The decision of whether a jury is required is one that the coroner will ultimately make. The threshold is low, as the decision about whether a jury should be used is normally made early on in proceedings. Therefore, if there is some reason to suggest that one of the above applies, then a jury will likely be used. It is an important issue for the coroner to consider and one which will often be subject to argument from the parties to inquest, especially the family. Where the coroner is found to be wrong in deciding not to summon a jury, the High Court may order fresh inquest.

There are also circumstances where a coroner may call a jury. They have a broad discretion to summon a jury under Coroners and Justice Act 2009, section 7(3), where the circumstances above to does not apply, but where the coroner thinks there is ‘a sufficient reason for doing so’. A relevant consideration will be the wishes of the family of the deceased. Other considerations may be whether there is a public interest in having a coroner or senior judge hear the inquest, who can give more detailed reasoning than a jury could provide or where there is a large volume of documentary evidence.

When is a jury not required?

Sometimes the coroner will suspend an inquest while criminal proceedings take place. This will often happen where someone is being prosecuted for unlawful killing, such as murder or manslaughter. In these circumstances, when an inquest is resumed, a jury is not required, even when the death occurred in state custody or another circumstance where one would normally be called.

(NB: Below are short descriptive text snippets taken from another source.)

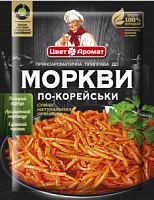 Приправа к корейской моркови, 25г (50шт) (5бл.х10шт) ТМ "ЦветАромат" (4820049640762)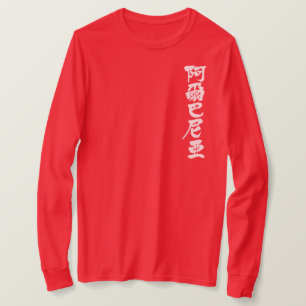 Camiseta [Kanji] Mangas albanesas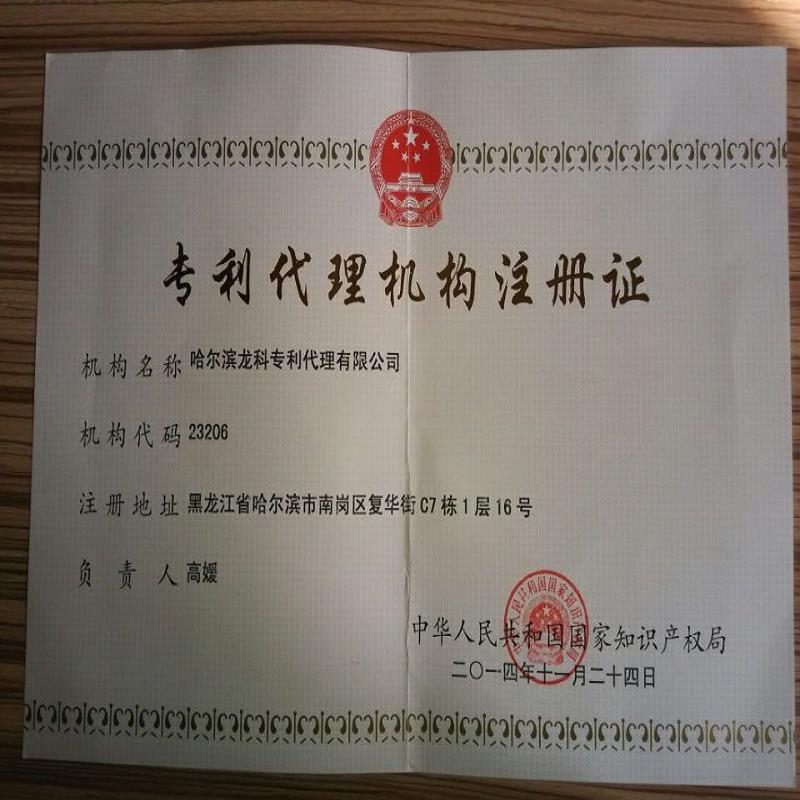 黑龙江专利答辩&nbsp;&nbsp;齐齐哈尔专利转让&nbsp;&nbsp;大庆专利转让哪家&nbsp;&nbsp;哈尔滨专利答辩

This can be confusing or upsetting for families, who want to have the full scrutiny that a jury can provide. In criminal proceedings, there may have already been a trial and jury verdict, but this may not be the case if the defendant plead guilty to criminal charges.

A coroner should still consider the issue carefully and take into account relevant considerations, including the family’s wishes. A jury may still be used in these circumstances.

If you are involved in an inquest, what should you do?

If a loved one has died and you have been informed that an inquest will take place, it is important to try and get legal advice as soon as possible. If it is an Article 2 inquest there is legal aid available even if you are not usually financially eligible for legal aid.